Give back nothing but the number of lines in these entries that contain the word "mailto".
### SUPPLIED MATERIAL ###
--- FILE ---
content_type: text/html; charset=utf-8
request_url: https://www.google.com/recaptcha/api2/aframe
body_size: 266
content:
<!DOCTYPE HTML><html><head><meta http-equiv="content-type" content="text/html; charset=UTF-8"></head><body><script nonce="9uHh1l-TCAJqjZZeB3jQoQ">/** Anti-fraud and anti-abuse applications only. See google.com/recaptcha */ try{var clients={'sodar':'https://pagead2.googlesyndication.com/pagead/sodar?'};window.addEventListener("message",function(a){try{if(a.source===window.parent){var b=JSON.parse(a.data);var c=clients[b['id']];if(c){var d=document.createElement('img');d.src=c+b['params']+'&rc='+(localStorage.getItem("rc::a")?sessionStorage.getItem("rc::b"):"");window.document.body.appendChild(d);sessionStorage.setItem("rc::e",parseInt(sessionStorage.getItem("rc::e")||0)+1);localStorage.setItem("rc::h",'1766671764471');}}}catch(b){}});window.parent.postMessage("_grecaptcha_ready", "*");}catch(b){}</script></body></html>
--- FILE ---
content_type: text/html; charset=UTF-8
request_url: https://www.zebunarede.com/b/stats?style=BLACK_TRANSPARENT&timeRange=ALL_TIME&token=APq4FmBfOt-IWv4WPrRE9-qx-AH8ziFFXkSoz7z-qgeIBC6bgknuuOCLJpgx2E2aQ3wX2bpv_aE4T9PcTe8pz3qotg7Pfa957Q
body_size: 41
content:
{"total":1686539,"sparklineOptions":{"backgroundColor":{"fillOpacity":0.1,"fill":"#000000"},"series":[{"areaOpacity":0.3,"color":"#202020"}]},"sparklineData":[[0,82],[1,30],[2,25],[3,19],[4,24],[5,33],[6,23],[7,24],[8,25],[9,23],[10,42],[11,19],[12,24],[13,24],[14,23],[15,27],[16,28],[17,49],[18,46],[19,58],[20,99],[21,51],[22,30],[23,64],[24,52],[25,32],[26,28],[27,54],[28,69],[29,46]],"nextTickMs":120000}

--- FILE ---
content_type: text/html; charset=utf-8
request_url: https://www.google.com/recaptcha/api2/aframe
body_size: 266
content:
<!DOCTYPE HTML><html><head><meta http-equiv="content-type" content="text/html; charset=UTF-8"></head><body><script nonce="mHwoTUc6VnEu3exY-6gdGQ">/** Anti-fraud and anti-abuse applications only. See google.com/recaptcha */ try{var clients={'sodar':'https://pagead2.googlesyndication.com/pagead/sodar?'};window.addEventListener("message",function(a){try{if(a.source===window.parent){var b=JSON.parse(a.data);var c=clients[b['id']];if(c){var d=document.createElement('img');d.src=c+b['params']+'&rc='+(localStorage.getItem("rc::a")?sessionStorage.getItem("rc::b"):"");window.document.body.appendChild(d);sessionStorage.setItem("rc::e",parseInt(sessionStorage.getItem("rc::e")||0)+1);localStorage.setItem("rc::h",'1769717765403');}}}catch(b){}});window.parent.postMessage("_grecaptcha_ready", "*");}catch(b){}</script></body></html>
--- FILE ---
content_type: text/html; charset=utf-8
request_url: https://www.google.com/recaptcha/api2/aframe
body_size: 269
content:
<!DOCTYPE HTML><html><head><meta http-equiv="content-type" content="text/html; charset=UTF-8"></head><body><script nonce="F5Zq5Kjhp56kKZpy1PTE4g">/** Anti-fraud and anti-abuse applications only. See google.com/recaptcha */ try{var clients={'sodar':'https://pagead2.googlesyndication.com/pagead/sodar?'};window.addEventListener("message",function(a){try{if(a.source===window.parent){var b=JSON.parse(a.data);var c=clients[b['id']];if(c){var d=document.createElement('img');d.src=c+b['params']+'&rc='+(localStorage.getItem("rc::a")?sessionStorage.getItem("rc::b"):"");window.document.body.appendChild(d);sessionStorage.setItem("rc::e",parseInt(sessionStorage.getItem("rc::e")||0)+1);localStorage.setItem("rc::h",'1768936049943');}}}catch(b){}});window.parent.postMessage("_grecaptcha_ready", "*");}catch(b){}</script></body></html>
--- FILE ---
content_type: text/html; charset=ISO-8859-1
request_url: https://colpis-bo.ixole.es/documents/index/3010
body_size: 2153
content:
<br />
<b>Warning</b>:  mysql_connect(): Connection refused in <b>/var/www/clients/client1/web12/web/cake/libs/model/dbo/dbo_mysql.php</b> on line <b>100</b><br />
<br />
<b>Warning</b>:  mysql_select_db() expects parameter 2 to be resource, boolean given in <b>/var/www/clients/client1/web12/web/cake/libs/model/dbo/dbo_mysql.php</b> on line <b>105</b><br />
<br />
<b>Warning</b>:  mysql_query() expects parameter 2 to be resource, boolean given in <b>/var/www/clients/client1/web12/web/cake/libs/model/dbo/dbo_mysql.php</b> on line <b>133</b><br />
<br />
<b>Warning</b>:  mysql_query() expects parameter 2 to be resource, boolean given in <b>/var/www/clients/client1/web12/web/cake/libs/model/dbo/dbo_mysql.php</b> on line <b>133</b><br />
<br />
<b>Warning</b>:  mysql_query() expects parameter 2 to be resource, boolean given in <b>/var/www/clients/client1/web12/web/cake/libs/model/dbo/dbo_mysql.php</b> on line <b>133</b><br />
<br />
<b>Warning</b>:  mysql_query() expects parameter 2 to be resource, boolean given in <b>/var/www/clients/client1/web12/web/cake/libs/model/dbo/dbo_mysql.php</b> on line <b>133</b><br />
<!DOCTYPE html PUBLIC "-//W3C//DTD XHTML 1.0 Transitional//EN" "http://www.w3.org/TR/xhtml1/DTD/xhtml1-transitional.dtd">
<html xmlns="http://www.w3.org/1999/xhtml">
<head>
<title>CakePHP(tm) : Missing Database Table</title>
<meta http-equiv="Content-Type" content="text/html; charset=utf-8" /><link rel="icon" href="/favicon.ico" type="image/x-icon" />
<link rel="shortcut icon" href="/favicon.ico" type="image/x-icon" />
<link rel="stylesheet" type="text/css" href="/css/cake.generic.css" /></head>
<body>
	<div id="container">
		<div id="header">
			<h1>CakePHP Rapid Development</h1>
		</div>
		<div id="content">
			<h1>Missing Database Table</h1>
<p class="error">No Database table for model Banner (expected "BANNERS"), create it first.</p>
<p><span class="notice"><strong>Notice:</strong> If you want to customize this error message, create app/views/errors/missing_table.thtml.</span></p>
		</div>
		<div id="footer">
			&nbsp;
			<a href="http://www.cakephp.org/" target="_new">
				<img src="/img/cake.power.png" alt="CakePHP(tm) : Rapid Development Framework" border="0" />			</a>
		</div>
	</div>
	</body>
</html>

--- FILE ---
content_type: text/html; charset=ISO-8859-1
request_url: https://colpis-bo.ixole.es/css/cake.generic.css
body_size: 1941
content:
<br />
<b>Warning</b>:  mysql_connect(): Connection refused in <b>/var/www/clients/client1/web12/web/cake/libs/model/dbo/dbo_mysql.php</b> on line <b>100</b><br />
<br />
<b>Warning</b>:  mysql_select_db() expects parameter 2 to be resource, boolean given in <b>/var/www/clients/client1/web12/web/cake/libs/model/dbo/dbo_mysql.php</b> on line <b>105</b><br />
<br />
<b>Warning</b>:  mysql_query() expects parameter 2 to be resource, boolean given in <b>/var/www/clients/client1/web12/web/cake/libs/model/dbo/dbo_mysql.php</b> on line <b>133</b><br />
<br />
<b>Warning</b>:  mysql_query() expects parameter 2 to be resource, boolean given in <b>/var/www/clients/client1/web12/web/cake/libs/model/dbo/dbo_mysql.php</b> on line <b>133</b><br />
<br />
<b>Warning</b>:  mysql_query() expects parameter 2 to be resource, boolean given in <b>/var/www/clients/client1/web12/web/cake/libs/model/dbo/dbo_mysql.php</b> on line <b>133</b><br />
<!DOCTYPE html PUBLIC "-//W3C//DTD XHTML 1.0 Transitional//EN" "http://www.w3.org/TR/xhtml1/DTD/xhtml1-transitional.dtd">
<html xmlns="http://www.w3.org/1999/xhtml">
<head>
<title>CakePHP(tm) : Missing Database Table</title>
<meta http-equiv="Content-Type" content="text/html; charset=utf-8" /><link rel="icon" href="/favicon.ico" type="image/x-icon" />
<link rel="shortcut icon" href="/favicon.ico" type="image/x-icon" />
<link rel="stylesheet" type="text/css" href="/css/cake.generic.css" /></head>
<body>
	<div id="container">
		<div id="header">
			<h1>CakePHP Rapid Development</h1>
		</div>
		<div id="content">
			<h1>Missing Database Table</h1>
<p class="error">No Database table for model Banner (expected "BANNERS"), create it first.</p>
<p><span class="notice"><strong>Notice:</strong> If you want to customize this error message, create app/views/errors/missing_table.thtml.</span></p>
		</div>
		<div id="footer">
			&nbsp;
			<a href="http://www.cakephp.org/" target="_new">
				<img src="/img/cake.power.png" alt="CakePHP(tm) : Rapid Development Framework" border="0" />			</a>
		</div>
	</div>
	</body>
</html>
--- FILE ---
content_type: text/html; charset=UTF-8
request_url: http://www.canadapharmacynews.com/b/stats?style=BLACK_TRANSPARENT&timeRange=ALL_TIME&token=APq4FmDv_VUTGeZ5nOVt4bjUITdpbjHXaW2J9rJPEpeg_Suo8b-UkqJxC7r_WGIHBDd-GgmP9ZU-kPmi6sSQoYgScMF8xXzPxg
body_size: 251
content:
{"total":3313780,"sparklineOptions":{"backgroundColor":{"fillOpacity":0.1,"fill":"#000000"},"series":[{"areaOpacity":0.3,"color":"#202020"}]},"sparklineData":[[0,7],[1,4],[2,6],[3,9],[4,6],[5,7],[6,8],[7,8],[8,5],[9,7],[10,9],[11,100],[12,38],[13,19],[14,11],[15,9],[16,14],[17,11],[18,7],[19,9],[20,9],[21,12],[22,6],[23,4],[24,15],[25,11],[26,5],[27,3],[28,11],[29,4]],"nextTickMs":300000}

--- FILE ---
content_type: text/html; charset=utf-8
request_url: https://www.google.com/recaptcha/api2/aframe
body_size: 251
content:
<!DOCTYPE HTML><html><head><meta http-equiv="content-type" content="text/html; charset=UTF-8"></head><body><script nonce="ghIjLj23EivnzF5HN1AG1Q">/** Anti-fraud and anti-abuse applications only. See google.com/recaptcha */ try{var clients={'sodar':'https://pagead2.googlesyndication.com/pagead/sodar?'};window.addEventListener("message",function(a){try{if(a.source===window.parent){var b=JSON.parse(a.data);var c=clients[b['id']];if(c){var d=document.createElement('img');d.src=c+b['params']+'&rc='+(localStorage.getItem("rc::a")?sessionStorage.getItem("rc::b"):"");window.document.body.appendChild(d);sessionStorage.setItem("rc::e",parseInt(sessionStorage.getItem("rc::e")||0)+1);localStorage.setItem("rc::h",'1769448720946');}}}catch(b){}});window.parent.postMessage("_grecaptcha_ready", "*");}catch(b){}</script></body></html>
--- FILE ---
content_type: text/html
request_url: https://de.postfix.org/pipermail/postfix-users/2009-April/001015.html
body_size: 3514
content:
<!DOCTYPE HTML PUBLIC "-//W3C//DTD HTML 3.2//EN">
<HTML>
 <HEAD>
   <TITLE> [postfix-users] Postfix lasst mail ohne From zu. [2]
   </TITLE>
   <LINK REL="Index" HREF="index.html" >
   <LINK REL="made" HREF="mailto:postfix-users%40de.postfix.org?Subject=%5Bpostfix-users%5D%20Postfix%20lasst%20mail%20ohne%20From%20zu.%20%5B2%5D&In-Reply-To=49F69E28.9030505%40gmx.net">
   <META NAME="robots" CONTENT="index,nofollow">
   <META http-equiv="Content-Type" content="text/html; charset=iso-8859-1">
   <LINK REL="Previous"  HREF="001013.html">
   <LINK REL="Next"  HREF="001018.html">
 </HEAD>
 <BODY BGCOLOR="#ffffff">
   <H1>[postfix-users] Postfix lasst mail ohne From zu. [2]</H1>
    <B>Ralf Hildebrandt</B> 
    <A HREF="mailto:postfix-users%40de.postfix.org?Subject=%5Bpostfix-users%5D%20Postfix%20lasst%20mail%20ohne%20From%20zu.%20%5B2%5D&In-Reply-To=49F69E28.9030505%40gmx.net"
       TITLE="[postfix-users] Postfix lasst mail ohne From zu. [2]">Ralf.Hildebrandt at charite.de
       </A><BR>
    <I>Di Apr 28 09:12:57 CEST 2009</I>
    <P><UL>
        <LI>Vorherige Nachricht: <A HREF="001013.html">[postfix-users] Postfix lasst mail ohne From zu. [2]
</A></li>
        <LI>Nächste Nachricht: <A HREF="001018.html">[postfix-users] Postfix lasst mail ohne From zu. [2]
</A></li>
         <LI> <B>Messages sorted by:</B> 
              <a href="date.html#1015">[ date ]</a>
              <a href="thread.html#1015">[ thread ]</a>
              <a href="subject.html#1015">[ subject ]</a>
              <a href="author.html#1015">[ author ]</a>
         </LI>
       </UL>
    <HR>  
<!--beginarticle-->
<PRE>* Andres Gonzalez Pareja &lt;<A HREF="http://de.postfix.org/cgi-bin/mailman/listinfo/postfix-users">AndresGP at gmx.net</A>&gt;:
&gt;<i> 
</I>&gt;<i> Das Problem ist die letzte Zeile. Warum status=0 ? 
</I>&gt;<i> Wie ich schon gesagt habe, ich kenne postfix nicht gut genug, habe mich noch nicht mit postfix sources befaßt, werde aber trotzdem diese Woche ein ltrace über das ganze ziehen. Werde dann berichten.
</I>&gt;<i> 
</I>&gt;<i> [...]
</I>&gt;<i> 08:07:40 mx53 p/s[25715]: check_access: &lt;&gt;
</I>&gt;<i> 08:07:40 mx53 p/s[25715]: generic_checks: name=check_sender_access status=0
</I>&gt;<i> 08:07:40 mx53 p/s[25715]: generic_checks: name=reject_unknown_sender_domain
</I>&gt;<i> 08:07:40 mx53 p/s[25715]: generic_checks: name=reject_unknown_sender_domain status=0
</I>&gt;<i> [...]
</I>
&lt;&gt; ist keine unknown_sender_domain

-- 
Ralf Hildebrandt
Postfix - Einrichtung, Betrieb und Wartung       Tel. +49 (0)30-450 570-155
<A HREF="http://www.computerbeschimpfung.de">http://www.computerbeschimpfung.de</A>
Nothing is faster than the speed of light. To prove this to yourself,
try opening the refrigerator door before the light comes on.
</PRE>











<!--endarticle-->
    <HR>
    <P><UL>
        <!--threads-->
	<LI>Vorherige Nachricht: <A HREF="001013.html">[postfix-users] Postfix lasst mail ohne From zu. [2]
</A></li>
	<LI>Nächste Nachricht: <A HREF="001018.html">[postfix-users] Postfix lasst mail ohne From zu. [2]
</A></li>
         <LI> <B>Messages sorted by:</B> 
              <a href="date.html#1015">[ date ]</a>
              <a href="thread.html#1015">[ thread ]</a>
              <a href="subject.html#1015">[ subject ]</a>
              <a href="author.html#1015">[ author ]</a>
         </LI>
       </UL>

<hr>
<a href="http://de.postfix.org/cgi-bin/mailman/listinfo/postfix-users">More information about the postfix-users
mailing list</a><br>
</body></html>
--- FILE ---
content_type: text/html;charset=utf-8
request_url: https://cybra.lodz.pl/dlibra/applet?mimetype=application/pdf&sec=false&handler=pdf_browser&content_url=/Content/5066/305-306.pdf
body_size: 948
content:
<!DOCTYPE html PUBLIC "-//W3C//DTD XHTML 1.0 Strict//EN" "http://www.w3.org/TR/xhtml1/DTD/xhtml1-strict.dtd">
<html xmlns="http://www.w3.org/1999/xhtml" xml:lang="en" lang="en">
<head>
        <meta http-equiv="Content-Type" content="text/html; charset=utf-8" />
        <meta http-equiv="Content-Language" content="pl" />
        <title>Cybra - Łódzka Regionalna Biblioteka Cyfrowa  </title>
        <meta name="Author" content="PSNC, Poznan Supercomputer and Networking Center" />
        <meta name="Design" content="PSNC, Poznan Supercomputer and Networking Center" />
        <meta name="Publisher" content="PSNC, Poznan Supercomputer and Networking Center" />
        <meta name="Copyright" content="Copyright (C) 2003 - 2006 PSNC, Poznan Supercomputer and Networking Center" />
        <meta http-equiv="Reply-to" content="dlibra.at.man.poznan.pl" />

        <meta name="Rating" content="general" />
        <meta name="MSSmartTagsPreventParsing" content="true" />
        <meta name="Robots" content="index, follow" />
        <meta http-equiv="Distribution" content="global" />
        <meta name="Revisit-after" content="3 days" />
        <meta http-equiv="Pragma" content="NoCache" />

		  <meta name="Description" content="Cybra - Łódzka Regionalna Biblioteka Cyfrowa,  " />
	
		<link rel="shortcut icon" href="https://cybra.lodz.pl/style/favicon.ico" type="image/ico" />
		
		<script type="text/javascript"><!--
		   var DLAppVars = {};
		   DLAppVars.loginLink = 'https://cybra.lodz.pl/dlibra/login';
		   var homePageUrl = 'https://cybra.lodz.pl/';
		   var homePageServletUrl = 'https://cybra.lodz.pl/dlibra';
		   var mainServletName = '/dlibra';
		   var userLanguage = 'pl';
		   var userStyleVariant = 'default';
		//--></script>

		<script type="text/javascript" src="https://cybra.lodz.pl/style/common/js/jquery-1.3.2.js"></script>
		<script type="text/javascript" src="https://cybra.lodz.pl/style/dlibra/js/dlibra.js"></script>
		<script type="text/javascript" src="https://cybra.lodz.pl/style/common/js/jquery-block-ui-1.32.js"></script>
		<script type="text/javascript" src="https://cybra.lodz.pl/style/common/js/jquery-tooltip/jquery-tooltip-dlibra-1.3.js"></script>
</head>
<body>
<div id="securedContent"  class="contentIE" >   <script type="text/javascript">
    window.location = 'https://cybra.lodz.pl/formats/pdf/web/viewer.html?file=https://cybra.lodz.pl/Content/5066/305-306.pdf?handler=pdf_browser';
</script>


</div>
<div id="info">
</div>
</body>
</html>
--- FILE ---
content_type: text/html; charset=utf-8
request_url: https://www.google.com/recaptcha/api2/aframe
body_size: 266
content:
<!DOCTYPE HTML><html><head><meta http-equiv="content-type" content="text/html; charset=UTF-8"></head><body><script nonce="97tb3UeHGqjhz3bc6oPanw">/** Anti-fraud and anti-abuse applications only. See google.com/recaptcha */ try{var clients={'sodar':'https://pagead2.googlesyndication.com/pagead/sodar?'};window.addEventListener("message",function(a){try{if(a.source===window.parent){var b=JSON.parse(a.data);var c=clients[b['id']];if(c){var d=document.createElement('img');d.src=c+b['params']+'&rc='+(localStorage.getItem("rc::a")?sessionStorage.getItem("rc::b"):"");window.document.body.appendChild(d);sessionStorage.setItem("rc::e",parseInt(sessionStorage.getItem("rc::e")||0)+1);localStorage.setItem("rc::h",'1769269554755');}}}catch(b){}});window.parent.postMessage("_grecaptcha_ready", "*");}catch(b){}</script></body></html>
###
RESPONSE AREA
2